El catéter nuevo mejora el tratamiento del movimiento

por Lauren Dubinsky, Senior Reporter | July 31, 2014
Stroke
Alastair Martin
Courtesy of the
University of California
A new magnetically-assisted remote-controlled catheter (MARC) allows physicians to better visualize and evaluate brain tissue while treating a stroke, according to a study released at the annual Society of NeuroInterventional Surgery meeting.

The standard way that physicians assess the tissue is by manually maneuvering the catheter and visualizing its progress with X-ray guidance. But the researchers at the University of California set out to investigate if MARC with MR guidance can maneuver through complex vessel anatomy and help the physician see the tissue better.

"Because it's an MR-based modality as opposed to an X-ray-based, you get all the benefits of the visualization capabilities of MR while being able to navigate the catheter itself," Alastair Martin, one of the researchers of the study and professor of radiology at the university, told DOTmed News.

For the study, the researchers sought to determine the average procedure times and how successful a MARC prototype guided by MR is, compared to a manually-navigated catheter guided by MR and X-ray. Each procedure they performed used a cryogel vascular model that simulates the main and branch blood vessels in a human body.

They found that MARC is clearly visible with MR guidance and successfully completed 192, or 80 percent, of the 240 total turns around blood vessels. The manually-directed catheter with MR guidance completed 144, or 60 percent, of the 240 total turns and with X-ray guidance it completed 119, or 70 percent of the 160 total turns.

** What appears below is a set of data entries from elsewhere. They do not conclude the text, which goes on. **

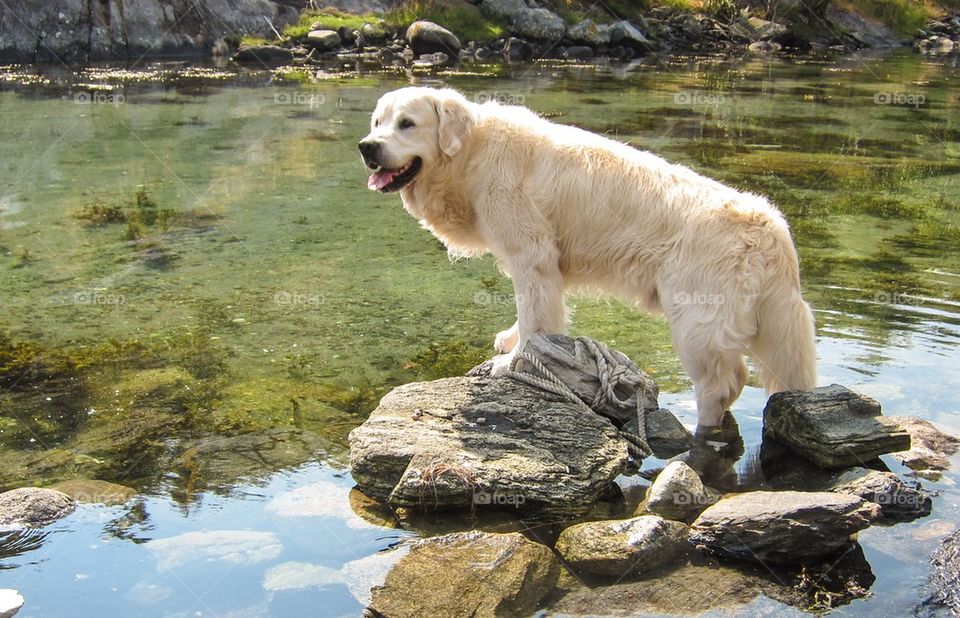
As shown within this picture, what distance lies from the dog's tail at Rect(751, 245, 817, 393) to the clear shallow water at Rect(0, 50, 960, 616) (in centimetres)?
52

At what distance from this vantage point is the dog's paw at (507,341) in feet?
23.1

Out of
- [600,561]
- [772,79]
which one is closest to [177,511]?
[600,561]

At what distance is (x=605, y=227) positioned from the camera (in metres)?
6.36

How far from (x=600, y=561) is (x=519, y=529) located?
58 centimetres

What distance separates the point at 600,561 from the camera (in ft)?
15.3

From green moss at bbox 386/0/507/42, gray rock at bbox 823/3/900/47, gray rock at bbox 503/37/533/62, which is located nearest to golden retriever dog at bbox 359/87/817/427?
gray rock at bbox 503/37/533/62

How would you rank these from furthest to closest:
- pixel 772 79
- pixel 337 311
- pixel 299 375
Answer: pixel 772 79
pixel 337 311
pixel 299 375

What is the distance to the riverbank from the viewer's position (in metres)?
29.7

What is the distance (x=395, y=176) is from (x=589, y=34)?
1263 inches

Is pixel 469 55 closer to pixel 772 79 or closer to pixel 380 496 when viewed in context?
pixel 772 79

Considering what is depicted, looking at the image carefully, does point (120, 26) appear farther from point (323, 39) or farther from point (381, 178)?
point (381, 178)

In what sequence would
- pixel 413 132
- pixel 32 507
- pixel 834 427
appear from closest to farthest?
pixel 32 507, pixel 834 427, pixel 413 132
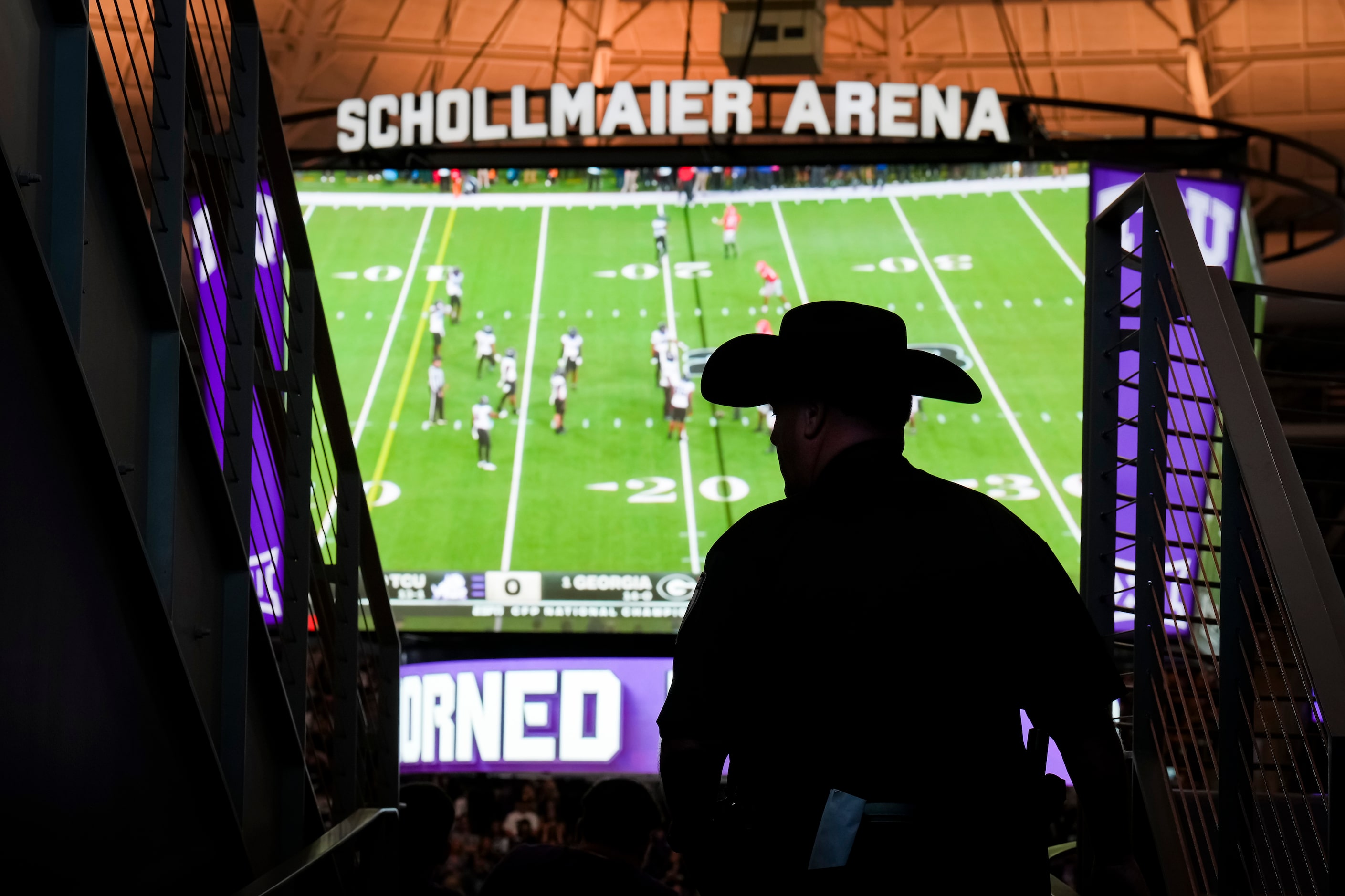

Additionally, MARC was faster than the manually-directed catheter with MR and X-ray guidance. MARC has an average procedure time of 37 seconds per turn and the manually-directed catheter guided with MR had a 55 second per turn procedure time and a 44 second per turn procedure time with X-ray.

They also looked at how much time it look to navigate the 45, 60 and 75 degree branch vessel angles and they found that MARC was faster than the manually-directed catheter with MR guidance.

Since the success of neurointerventional stroke treatment depends on how fast and accurately the physician can break down the clot and restore blood flow to the affected portion of the brain, MARC with MR guidance would lead to more successful treatments than the standard manually controlled and X-ray guided approach.

"It would allow you to more accurately assess the tissue at the point of stenosis and in the territory downstream from the point of stenosis," said Martin.

If a physician is trying to break down a clot, they need to know whether the tissue downstream is properly diffused and if it's still alive, and MR allows them to do that, whereas X-ray based techniques don't, said Martin.

Other than a faster and more accurate procedure, it provides another benefit for the patient. "It would allow you to prescribe just the appropriate amount of dose to achieve revascularization as opposed to too much or too little," said Martin. "There are potential downsides to too much as well as providing too little for this clot-busting therapy."